**EXERCISE GOAL**
Please restate word for word the lines of the entries below from the one with "Батьківщина-мати СтатуяБатьківщина-мати, встановлена" to the one with "SEIWA セイワ 車用", inclusive, and leave out every picture.

**INFORMATION SHOWN**
==========

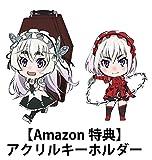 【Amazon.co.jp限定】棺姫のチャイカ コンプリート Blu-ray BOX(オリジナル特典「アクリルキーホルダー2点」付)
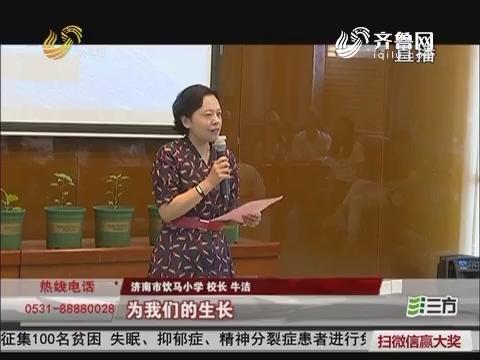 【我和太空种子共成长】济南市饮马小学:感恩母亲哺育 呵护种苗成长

==========

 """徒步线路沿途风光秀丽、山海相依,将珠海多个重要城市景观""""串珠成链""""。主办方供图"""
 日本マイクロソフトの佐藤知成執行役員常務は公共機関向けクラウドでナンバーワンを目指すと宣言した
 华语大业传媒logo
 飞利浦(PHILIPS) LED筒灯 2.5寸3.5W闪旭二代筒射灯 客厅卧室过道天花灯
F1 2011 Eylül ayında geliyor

==========

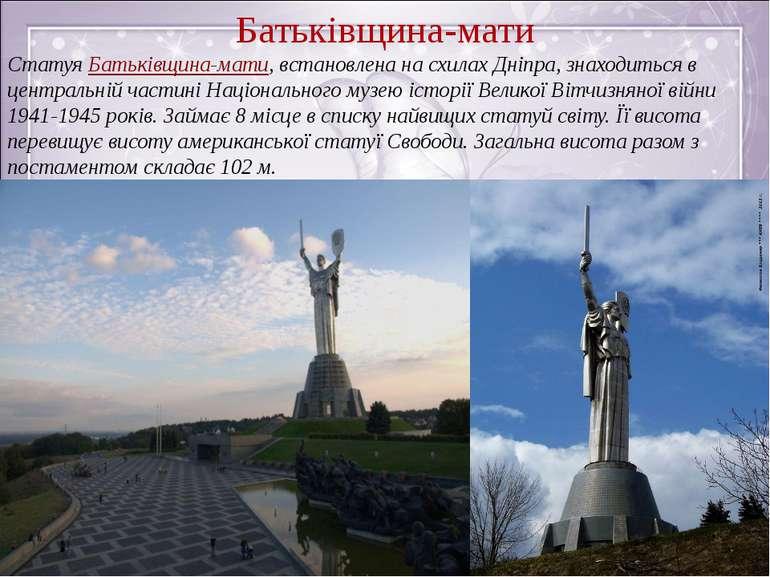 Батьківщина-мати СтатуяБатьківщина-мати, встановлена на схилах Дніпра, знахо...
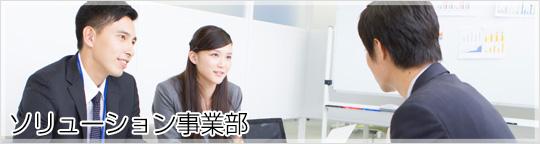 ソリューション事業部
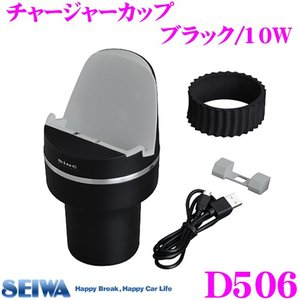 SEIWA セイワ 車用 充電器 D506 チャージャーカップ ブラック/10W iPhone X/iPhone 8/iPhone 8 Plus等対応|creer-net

==========

**RESPONSE FOR THIS EXERCISE**
 Батьківщина-мати СтатуяБатьківщина-мати, встановлена на схилах Дніпра, знахо...
 ソリューション事業部
 SEIWA セイワ 車用 充電器 D506 チャージャーカップ ブラック/10W iPhone X/iPhone 8/iPhone 8 Plus等対応|creer-net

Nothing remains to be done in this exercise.